Xorigin <- data.frame(p1=c(0.2 ,0.45,0.33,0.54,0.77), p2=c(5.6 ,5.89,6.37,7.9 ,7.87), p3=c(3.56,2.4 ,1.95,1.32,0.98))
Xmatrix0 <- data.matrix(Xorigin)

# centering ----------------------------------------------------------------
Xorigin_centering <- data.frame(lapply(Xorigin, function(x){((x-mean(x)))}))
Xmatrix1 <- data.matrix(Xorigin_centering)
sigma1 <- cov(Xmatrix1)

# normalizing ------------------------------------------------------------------------ 
Xorigin_centering_scale <- data.frame(lapply(Xorigin,function(x){((x-mean(x))/sd(x))}))
Xmatrix2 <- data.matrix(Xorigin_centering_scale)
sigma2 <- cov(Xmatrix2)

# Prcomp in r ------------------------------------------------------------------------
pr_c <- prcomp(Xmatrix0, center=T)                           # Xmatrix1
pr_c$sdev^2      # eigen(sigma1)$values                     # 분산 설명력 
pr_c$rotation    # eigen(sigma1)$vectors*-1                 # New 축 
pr_c$x           # Xmatrix1 %*% eigen(sigma1)$vectors*-1    # New 좌표    predict(pr_c)   identical(A,B)
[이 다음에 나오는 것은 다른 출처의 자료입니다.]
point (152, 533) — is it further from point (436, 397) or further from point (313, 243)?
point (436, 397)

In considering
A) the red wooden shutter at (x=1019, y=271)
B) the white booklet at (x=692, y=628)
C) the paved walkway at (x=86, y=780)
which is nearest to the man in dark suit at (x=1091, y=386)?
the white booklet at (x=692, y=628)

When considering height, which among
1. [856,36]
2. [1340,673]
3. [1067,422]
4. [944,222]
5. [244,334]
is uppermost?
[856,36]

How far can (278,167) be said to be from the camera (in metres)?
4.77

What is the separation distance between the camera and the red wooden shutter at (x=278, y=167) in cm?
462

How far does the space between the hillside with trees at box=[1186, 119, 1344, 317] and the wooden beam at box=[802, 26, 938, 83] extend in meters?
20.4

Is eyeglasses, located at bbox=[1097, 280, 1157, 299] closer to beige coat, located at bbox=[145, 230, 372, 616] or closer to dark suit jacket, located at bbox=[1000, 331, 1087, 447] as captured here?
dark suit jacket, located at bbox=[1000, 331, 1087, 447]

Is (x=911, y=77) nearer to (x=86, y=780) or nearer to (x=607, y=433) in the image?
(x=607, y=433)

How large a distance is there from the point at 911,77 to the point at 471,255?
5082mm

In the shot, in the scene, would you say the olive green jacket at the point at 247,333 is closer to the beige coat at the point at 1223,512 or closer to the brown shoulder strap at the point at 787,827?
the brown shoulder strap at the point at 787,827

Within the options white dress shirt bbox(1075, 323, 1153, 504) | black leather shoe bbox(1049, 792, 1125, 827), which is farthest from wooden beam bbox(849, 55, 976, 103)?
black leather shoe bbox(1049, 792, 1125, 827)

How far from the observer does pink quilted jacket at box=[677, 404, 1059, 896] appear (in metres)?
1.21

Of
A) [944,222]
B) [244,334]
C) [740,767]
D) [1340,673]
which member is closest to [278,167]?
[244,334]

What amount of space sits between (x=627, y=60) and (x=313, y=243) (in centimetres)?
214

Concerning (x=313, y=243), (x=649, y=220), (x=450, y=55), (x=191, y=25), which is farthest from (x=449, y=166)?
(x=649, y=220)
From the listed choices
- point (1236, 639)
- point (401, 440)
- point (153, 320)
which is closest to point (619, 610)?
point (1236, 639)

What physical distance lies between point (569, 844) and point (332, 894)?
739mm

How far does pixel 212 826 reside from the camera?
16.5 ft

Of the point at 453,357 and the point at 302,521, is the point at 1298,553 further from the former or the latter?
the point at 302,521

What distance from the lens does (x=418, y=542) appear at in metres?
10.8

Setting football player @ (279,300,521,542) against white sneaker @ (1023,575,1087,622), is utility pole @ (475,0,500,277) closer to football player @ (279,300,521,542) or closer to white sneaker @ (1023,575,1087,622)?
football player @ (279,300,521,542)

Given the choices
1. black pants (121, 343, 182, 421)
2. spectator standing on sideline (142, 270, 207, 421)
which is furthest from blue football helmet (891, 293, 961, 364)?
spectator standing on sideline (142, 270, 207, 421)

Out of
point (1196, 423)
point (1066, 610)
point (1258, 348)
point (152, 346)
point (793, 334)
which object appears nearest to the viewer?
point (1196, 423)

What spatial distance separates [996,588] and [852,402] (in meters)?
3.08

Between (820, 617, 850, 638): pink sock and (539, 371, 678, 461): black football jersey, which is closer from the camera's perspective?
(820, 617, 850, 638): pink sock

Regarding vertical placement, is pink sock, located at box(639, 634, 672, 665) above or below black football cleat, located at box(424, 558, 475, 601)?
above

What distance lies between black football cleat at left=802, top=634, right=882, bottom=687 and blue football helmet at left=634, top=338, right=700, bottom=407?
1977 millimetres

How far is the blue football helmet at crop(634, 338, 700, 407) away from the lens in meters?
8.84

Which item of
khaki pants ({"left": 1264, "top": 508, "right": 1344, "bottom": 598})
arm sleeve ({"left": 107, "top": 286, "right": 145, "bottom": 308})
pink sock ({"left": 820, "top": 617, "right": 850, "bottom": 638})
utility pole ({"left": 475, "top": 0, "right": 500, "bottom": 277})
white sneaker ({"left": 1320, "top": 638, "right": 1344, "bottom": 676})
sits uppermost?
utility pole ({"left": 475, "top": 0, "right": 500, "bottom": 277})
pr_cs <- prcomp(Xmatrix0, center=T, scale=T)                 # Xmatrix2
pr_cs$sdev^2      # eigen(sigma2)$values
pr_cs$rotation    # eigen(sigma2)$vectors*-1
pr_cs$x           # Xmatrix2 %*% eigen(sigma2)$vectors

 

선형변환을 통해,   분산을 최대이고 직교하는 새로운 축을 기준으로 Projection한다. 
이를통해 고차원(2차)–> 저차원, 기존 V1,V2에서 PC1,PC2의 새로운 변수추출이 가능하다. 

Xorigin <- data.frame(v1=c(22,45,33,54,77,56,40), v2=c(56,58,63,79,78,70,68))
(p <- ggplot(Xorigin) + geom_point(aes(x=v1, y=v2, color="skyblue")) +theme_bw())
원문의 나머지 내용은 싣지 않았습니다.